The database is MySQL, and the application is written in PHP. I'm not sure yet whether we will be using an ORM library or writing SQL queries from scratch in the app. Other than the web application, Solr search server and maybe some messaging client will interact with the database.
Current Needs
The schema I have thrown together below represents the primary components of the first version of the website. Initially, users can register for the site and do any of the following:
- Create and modify profile details and account settings
- Post, tag and categorize their writing
- Read, comment on and "favorite" other users' posts
- "Follow" other users to get notifications of their activity
- Search and browse content and get suggested posts/users (though we will be using the Solr search server to index DB data and run these type of queries)
Scalability
Obviously the whole team expects to explode into the scene, overcoming facebook within a few weeks of launching, but I don't want to go crazy with scalability until that time comes (a few weeks, remember). However, we have a second iteration of features that we will be adding shortly after initial launch, so the initial DB design needs to scale effortlessly to accommodate these changes. The most important of these features include:
- Video, image and audio posts/albums/sharing
- Private messaging with facebook-style reply threads
- User-created groups with in-group discussion boards
- Administration controls for various user roles, (admins, content editors, community managers)
Schema
Here is what I came up with on MySQL Workbench for the initial site. I'm still a little fuzzy on some relational databasey things, so go easy.
Questions
- In general, is there anything I'm doing wrong or can improve upon?

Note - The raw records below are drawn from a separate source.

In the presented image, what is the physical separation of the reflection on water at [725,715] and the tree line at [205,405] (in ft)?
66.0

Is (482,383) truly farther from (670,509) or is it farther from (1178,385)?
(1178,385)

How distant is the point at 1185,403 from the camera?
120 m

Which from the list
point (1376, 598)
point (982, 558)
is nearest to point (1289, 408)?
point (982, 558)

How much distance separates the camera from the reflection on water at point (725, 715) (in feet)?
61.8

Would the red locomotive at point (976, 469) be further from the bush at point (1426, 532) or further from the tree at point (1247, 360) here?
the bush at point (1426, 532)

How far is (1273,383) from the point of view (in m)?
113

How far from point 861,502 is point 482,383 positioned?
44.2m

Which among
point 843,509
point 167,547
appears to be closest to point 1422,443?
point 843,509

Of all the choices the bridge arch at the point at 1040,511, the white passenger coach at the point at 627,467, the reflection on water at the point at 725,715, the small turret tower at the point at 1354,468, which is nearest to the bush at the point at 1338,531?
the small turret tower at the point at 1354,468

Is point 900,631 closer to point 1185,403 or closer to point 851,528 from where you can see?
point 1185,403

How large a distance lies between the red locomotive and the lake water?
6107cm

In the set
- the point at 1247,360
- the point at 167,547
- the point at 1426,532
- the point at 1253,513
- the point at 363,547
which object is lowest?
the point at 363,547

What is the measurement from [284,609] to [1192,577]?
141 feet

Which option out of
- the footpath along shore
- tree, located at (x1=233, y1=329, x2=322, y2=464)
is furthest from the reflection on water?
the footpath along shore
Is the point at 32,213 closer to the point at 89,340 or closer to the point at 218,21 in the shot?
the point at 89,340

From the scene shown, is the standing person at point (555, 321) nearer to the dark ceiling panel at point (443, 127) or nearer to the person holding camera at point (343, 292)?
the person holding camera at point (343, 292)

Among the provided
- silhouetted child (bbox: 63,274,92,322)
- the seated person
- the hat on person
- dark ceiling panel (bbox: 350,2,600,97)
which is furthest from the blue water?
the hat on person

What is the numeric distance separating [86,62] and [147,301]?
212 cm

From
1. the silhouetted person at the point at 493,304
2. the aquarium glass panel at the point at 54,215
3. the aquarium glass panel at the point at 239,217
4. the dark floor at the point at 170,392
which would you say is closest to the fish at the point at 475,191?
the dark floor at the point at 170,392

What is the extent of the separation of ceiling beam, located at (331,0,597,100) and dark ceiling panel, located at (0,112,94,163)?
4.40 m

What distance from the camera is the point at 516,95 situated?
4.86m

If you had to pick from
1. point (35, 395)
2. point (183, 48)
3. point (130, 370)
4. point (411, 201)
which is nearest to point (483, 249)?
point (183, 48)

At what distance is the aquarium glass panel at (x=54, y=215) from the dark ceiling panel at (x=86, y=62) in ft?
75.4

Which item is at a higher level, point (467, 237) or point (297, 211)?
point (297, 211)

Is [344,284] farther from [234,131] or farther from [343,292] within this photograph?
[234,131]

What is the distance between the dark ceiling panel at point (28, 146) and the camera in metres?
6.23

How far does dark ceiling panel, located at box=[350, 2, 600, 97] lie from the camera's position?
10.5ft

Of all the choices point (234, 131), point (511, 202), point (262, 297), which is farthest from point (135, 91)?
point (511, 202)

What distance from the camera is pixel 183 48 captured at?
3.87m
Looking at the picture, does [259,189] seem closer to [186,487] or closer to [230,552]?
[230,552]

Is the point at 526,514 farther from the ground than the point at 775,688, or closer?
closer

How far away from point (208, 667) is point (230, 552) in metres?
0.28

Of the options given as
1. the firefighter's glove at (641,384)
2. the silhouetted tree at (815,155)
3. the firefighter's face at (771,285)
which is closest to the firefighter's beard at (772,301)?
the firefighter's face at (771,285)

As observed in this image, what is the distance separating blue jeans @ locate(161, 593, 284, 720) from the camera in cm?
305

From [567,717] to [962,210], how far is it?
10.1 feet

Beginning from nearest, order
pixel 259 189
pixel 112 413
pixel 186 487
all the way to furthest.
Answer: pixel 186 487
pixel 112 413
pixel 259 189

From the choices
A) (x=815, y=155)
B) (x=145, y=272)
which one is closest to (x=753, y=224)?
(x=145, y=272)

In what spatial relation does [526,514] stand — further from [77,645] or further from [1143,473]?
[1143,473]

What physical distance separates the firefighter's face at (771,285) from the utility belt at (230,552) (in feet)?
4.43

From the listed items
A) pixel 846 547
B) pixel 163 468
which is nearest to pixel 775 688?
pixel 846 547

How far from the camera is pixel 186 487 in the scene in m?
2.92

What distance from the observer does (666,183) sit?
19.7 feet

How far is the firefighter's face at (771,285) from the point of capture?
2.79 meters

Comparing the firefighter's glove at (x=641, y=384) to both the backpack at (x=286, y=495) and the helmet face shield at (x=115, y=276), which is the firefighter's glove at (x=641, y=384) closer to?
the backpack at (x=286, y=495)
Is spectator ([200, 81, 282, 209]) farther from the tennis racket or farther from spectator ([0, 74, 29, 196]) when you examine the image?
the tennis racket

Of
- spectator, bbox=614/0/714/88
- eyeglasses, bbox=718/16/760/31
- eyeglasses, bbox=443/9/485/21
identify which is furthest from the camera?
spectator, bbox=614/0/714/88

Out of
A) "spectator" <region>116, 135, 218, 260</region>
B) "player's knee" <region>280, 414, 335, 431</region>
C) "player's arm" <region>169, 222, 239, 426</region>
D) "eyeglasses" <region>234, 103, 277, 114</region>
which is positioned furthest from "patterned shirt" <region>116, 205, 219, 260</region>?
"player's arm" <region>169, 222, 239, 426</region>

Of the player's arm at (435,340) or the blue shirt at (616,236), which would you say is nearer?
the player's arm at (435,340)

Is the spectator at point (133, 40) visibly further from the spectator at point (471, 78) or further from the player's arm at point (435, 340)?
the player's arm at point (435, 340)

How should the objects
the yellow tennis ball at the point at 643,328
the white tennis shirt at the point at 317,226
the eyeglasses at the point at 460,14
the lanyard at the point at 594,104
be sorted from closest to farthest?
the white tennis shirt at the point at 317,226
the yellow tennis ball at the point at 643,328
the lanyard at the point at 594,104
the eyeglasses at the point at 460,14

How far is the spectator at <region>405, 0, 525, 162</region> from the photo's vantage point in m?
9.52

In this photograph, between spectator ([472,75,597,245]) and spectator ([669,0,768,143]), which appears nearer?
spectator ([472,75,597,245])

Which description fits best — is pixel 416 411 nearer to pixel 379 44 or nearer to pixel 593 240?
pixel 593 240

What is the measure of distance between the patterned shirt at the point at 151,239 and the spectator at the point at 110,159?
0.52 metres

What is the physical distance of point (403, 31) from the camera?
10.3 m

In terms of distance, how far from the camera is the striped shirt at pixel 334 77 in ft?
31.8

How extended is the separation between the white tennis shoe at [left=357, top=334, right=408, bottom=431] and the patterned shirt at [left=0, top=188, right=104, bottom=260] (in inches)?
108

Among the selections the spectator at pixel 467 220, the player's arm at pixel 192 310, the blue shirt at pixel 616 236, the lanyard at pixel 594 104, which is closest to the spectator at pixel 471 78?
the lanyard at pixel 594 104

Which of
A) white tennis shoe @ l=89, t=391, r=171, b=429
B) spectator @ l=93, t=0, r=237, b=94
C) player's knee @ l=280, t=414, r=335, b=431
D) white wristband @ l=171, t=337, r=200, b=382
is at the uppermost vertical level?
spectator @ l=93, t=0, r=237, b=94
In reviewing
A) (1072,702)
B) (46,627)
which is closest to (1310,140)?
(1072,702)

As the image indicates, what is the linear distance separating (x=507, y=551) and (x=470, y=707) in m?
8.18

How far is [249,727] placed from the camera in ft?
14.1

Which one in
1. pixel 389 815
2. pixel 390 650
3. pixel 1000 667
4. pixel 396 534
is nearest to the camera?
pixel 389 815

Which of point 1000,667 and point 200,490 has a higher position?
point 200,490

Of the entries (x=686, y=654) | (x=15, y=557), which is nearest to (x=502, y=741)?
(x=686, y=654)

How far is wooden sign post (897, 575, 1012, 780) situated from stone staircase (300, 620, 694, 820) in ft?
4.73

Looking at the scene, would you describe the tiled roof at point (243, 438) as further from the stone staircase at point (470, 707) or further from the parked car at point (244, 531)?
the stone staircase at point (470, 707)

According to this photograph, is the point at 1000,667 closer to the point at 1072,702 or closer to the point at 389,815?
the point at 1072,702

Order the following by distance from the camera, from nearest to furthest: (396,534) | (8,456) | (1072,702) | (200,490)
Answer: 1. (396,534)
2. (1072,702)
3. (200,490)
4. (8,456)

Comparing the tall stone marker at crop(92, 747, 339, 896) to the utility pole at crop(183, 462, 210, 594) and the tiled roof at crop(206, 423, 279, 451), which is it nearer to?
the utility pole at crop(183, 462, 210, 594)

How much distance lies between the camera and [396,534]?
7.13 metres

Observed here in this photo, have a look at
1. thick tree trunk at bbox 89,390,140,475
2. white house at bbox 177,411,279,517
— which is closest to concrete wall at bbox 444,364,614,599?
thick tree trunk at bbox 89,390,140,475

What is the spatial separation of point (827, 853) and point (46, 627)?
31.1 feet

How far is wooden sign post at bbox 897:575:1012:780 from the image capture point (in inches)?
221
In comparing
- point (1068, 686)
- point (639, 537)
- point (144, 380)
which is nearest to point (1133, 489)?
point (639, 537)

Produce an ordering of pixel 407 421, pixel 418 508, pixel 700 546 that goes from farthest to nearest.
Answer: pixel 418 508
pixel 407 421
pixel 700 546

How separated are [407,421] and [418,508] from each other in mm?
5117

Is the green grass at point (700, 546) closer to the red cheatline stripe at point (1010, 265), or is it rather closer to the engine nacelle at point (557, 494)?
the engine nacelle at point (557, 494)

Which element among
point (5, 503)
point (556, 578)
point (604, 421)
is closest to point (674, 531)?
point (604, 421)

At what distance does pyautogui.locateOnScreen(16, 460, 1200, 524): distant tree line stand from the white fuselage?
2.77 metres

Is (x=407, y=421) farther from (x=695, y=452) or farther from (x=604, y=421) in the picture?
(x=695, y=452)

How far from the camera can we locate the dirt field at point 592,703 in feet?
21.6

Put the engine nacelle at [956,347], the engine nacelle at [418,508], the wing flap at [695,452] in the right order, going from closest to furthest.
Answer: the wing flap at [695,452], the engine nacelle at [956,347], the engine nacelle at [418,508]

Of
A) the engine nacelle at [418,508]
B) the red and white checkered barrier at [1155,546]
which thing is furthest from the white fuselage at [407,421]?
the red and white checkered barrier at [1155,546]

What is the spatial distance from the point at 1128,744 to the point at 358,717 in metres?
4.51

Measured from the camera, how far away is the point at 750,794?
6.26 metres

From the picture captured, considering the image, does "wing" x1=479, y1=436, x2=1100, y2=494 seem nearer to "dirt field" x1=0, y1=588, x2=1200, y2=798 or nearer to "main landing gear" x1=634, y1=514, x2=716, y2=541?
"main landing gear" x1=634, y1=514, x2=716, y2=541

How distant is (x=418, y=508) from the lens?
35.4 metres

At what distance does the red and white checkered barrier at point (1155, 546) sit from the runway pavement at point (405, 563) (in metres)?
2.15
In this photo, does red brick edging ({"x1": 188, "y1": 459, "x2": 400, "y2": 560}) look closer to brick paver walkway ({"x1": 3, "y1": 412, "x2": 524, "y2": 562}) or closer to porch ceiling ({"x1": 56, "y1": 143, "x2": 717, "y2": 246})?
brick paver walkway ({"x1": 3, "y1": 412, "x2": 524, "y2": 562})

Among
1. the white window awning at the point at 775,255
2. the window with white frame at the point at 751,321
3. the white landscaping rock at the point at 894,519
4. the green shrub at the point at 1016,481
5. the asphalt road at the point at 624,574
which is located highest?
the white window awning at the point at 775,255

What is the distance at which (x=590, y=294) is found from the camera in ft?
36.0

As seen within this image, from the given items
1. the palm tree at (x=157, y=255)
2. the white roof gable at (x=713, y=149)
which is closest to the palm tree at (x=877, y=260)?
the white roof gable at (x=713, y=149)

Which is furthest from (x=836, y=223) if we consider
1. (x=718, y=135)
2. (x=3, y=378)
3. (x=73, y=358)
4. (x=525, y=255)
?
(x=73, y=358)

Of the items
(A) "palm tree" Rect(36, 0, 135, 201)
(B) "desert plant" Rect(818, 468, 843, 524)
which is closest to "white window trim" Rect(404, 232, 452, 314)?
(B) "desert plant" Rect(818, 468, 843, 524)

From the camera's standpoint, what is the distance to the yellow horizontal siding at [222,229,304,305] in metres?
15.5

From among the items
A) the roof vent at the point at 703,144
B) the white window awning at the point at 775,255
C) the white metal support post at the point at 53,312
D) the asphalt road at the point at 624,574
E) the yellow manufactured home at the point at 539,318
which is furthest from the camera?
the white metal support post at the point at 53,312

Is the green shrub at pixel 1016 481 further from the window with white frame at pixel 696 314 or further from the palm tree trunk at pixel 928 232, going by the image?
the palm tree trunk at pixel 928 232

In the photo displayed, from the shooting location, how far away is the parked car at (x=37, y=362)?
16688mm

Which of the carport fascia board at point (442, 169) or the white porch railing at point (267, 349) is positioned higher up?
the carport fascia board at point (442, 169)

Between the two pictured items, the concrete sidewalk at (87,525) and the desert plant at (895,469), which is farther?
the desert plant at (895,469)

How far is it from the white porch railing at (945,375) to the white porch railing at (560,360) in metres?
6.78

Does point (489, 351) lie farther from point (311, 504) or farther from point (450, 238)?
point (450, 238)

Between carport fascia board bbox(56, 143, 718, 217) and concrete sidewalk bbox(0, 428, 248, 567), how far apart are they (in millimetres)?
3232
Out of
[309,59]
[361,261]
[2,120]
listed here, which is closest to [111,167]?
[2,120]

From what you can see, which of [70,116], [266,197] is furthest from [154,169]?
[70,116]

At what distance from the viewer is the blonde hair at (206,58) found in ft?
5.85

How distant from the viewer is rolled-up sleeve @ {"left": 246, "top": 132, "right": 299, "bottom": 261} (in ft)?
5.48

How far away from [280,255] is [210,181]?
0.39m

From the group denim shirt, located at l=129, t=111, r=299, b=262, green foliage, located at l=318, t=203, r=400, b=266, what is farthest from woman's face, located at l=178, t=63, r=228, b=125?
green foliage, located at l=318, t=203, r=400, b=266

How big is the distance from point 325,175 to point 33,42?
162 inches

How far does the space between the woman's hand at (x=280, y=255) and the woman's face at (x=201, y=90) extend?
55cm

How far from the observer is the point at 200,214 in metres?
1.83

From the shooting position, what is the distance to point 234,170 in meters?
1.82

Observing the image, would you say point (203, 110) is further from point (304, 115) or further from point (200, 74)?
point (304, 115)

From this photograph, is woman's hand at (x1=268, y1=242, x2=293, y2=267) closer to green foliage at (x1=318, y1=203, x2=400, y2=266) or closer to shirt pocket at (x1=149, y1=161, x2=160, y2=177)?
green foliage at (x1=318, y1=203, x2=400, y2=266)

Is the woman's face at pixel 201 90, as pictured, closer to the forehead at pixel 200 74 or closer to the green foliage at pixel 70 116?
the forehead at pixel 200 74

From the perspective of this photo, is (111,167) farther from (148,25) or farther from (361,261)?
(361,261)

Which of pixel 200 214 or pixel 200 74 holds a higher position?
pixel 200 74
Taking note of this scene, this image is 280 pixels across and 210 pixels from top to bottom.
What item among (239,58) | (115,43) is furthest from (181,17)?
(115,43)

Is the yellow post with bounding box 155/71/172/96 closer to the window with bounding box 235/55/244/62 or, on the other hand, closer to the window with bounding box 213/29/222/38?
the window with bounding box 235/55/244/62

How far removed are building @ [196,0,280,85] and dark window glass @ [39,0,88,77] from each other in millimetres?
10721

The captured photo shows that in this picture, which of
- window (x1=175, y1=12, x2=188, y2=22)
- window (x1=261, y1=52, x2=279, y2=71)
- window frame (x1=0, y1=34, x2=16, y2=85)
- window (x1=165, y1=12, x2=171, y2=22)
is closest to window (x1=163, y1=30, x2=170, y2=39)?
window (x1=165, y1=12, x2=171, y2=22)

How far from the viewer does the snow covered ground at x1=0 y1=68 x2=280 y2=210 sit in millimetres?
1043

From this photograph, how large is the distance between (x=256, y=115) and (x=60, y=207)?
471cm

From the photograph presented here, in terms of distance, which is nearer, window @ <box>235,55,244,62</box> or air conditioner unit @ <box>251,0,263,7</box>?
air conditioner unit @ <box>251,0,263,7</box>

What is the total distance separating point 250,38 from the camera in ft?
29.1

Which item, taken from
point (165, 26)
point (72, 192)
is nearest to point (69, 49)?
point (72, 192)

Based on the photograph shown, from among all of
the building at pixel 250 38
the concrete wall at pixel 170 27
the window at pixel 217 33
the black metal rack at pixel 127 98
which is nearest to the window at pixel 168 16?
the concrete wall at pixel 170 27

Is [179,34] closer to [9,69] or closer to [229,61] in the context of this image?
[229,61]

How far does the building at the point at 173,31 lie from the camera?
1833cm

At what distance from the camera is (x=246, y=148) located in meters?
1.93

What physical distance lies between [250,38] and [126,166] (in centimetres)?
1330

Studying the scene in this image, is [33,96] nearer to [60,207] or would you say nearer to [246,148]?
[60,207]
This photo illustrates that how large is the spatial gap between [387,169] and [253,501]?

- Is there any reason why I shouldn't combine the ExternalAccounts table into the UserProfiles table?
- Is there any reason why I shouldn't combine the PostStats table into the Posts table?
- Should I expand the design to include the features we are doing in the second version just to ensure that the initial schema can support it?
- Is there anything I can do to optimize the DB design for Solr indexing/performance/whatever?
- Should I be using more natural primary keys, like Username instead of UserID, or zip/area code instead of a surrogate LocationID in the Locations table?
Thanks for the help!